• _STORED ROWS_:
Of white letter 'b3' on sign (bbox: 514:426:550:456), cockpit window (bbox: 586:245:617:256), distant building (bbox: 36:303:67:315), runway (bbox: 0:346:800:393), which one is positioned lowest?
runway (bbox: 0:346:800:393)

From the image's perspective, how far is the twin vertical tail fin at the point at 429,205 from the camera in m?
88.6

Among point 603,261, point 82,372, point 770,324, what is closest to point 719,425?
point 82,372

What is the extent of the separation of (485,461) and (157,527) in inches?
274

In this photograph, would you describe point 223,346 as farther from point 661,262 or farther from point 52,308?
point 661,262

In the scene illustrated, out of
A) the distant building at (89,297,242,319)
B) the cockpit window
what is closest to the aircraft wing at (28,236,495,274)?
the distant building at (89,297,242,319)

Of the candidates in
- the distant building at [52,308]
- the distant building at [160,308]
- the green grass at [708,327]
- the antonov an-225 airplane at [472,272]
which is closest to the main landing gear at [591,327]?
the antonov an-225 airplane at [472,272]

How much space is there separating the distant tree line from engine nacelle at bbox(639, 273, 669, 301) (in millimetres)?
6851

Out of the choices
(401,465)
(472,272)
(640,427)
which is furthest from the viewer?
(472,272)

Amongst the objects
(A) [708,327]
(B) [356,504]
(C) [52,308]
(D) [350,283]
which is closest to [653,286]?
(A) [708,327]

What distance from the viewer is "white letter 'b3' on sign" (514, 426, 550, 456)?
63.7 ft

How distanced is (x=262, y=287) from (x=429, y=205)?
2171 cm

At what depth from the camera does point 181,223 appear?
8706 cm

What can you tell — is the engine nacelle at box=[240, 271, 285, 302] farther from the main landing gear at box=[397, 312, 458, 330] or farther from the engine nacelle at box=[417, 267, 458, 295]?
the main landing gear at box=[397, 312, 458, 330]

• _WHAT NEEDS TO BE DONE_:
Every entry should be printed again exactly as it stands.

• _FINAL RESULT_:
Of white letter 'b3' on sign (bbox: 514:426:550:456), cockpit window (bbox: 586:245:617:256), distant building (bbox: 36:303:67:315), runway (bbox: 0:346:800:393), which one is positioned lowest?
runway (bbox: 0:346:800:393)

From the image's perspective, how far is the twin vertical tail fin at the point at 429,205 from the camera in m?
88.6

Among point 603,261, point 82,372, point 770,324, what is closest to point 719,425?
point 82,372

What is the extent of the separation of (485,461) and (157,527) in inches?
274

In this photograph, would you describe point 223,346 as farther from point 661,262 or farther from point 52,308?
point 661,262

In the scene illustrated, out of
A) the distant building at (89,297,242,319)
B) the cockpit window
what is closest to the aircraft wing at (28,236,495,274)?
the distant building at (89,297,242,319)

Of the candidates in
- the distant building at [52,308]
- the distant building at [160,308]
- the green grass at [708,327]
- the antonov an-225 airplane at [472,272]
which is closest to the main landing gear at [591,327]?
the antonov an-225 airplane at [472,272]

How much space is there separating the distant tree line from engine nacelle at bbox(639, 273, 669, 301) (in millimetres)?
6851

Out of the choices
(401,465)
(472,272)
(640,427)
which is furthest from the viewer?
(472,272)

Amongst the objects
(A) [708,327]
(B) [356,504]
(C) [52,308]
(D) [350,283]
which is closest to [653,286]?
(A) [708,327]

What distance from the viewer is "white letter 'b3' on sign" (514, 426, 550, 456)?
63.7 ft

How distanced is (x=262, y=287) from (x=429, y=205)?
2171 cm

At what depth from the camera does point 181,223 appear?
8706 cm

What can you tell — is the engine nacelle at box=[240, 271, 285, 302] farther from the main landing gear at box=[397, 312, 458, 330] or farther from the engine nacelle at box=[417, 267, 458, 295]?
the main landing gear at box=[397, 312, 458, 330]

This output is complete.